On Friday, the U.S.Food and Drug Administration expanded the use of Remdesivir for people in an outpatient setting, ages 12 and older, who are at high risk for hospitalization.

“This is a solid step forward. Remdesivir is an antiviral drug that has been used since early in the pandemic. It was previously FDA-approved for hospitalized patients, but yesterday’s change expands it for use in non-hospitalized patients (with the aim of keeping them away),” Shah tweeted on Jan. 22. “Bottom line: this full approval is a big step forward. Remdesivir is remarkably effective, safe, and in good supply. The FDA approval is a vote of confidence and should help spur widespread use, ultimately keeping patients out of the hospital. That’s our goal in Maine.”

Shah echoed this sentiment during Wednesday’s briefing. Northern Light Health leaders said Remdesivir is the only treatment not in short supply.

Other monoclonal antibodies, including Sotrovimab, the only kind that can treat the omicron variant, are in short supply. On Monday, Gov. Janet Mills announced the federal government will nearly double Maine’s ration. 

Maine’s share of the monoclonal antibody Sotrovimab will be 120 courses instead of the 66 Maine was scheduled to receive this week, according to Mills’ office.
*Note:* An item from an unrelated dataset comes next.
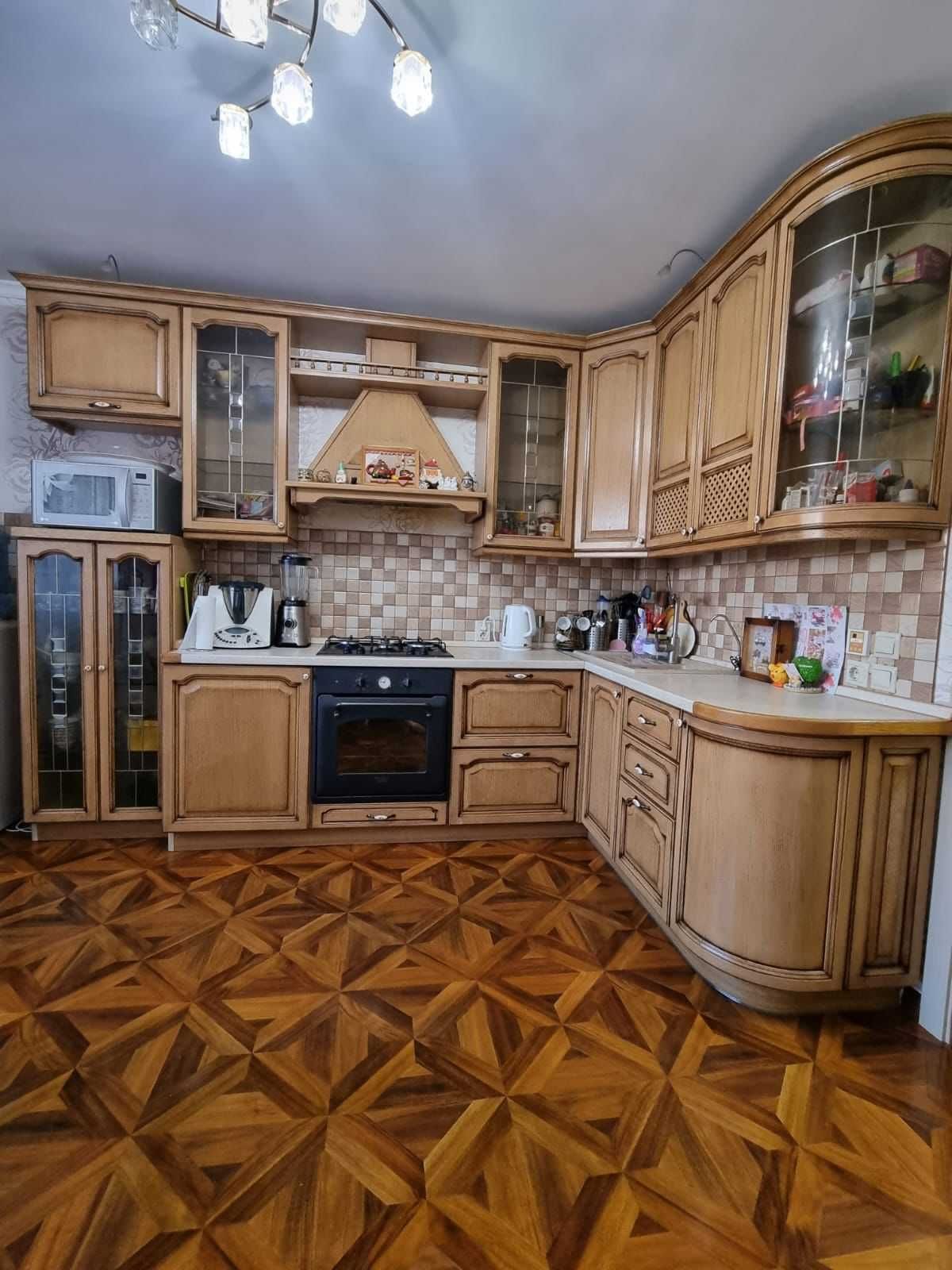 Продам 3 комнатную квартиру Район Азии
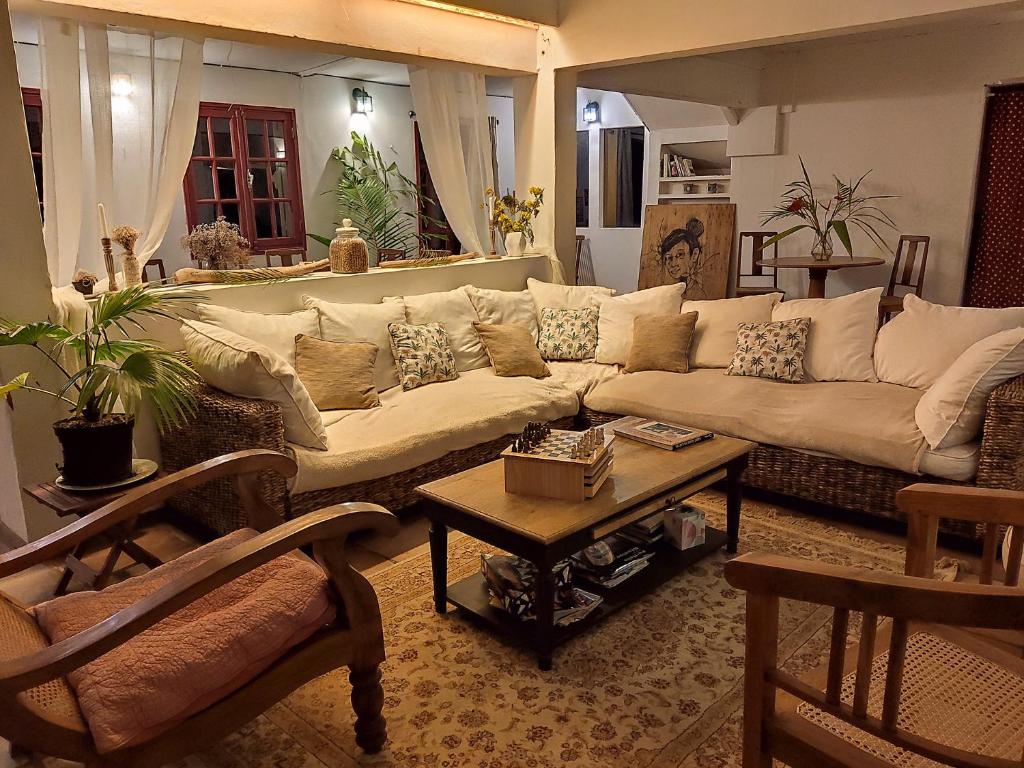 圣保罗Villa Laurina的客厅配有沙发和桌子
That came after the governor’s call over the weekend to White House’s Coronavirus Response Coordinator Jeff Zients

“The oral antivirals, Molnupiravir and Paxlovid, are also in limited supply and must be obtained via prescription. Currently, availability is limited to Hannaford and Walmart/Sam’s Club pharmacies. Northern Light Health looks forward to offering these treatments as well when supplies are made available,” Matt Marston, vice president of pharmacy for Northern Light Health, said. 

Staffing shortage affecting hospital beds

Northern Light Health officials said one out of every 20 staff members is currently out with COVID infection or exposure, forcing leaders to adjust how many patients they can care for.

Chief People Officer Paul Bolin said 618 staff are out, a pandemic high.

Because of that lack of staffing, leaders had to reduce the number of beds open for non-COVID patients in orthopedic, surgery, respiratory, and oncology departments at Northern Light Eastern Maine Medical Center.

The hospital is still taking new patients in those areas, but the staff is also trying to prevent the spread of COVID to patients in those other areas of the hospital.

“At times, it is appropriate that beds be not filled if there aren’t appropriate staff to care for new or additional patients in those areas,” Bolin said. 

“Obviously, we can’t commingle patients who are positive for COVID, and those are not,” Dr. James Jarvis, senior physician executive for Northern Light Health, said.

Hospital system leaders said 60 percent of its staff are boosted.

Doctors said getting a booster is critical in preventing severe breakthrough infections.